SEITENAUSZUG:
Intel sorgte vor einigen Tagen mit renovierten Linux-Treibern und einer neuen Webpräsenz für Aufsehen und heimste in der Linux-Szene viel Anerkennung für das Open-Source-Engagement ein. Nun zeigt sich nach genauerer Analyse des Treibers, dass dieser für ein proprietäres Modul vorbereitet ist. In dieser zur Laufzeit dynamisch nachladbaren Library will Intel wohl Funktionen integrieren, die die Firma nicht als Open Source veröffentlichen kann oder will.

Kurz nach der Freigabe der überarbeiteten Treiber hatte Nicholas Miell auf der Linux-Kernel-Mailing-Liste (LKML) breits nachgefragt, wo denn der Quellcode für die Datei intel_hal.so sei – diese wird in den Mesa-Dateien des Treibers referenziert. Eine Antwort erhielt er zwei Tage später von Keith Packard, einem bekannten, mittlerweile bei Intel arbeitenden X-Entwickler.

Die Datei intel_hal.so werde demnach die Dinge beinhalten, die Intel nicht im Quellcode veröffentlichen könne – etwa "Macrovision register stuff" und "trade secrets". Diese Library sei optional, und man müsse sie nicht einsetzen, wenn man nicht wolle. Zudem sei noch unklar, wann und wie dieses proprietäre Modul veröffentlicht werden solle. Man könne es bisher auch noch nicht nutzen. Der Treiber werde auch ohne die Library voll funktionsfähig bleiben, es gebe keine Einschränkungen in der Funktion im Vergleich zu früheren Treiberversionen. Packard weist zudem darauf hin, dass der Code, der das proprietäre Intel-Modul referenziert, unter der MIT-Lizenz und nicht unter der GPL stehe. Würde er unter der GPL stehen, hätte Intel auch das Modul unter die GPL oder eine kompatible freie Lizenz stellen müssen.

BEREITGESTELLTES MATERIAL:
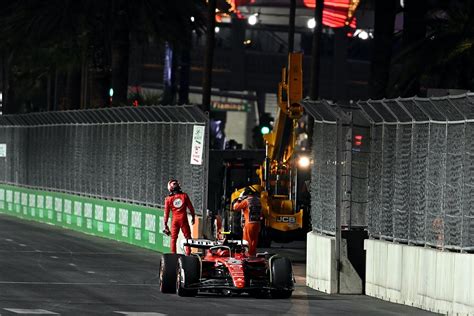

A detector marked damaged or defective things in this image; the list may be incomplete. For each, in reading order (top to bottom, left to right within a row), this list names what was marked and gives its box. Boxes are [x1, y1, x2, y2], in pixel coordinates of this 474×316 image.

AUFGABENSTELLUNG:
Entnehmen Sie dem Seitenauszug wortgetreu die Passage von „Intel sorgte vor“ bis einschließlich „Intel arbeitenden X-Entwickler.“. Das Material steht für sich und gehört nicht zum Seitenauszug.

GELÖSTE AUFGABE:
Intel sorgte vor einigen Tagen mit renovierten Linux-Treibern und einer neuen Webpräsenz für Aufsehen und heimste in der Linux-Szene viel Anerkennung für das Open-Source-Engagement ein. Nun zeigt sich nach genauerer Analyse des Treibers, dass dieser für ein proprietäres Modul vorbereitet ist. In dieser zur Laufzeit dynamisch nachladbaren Library will Intel wohl Funktionen integrieren, die die Firma nicht als Open Source veröffentlichen kann oder will.

Kurz nach der Freigabe der überarbeiteten Treiber hatte Nicholas Miell auf der Linux-Kernel-Mailing-Liste (LKML) breits nachgefragt, wo denn der Quellcode für die Datei intel_hal.so sei – diese wird in den Mesa-Dateien des Treibers referenziert. Eine Antwort erhielt er zwei Tage später von Keith Packard, einem bekannten, mittlerweile bei Intel arbeitenden X-Entwickler.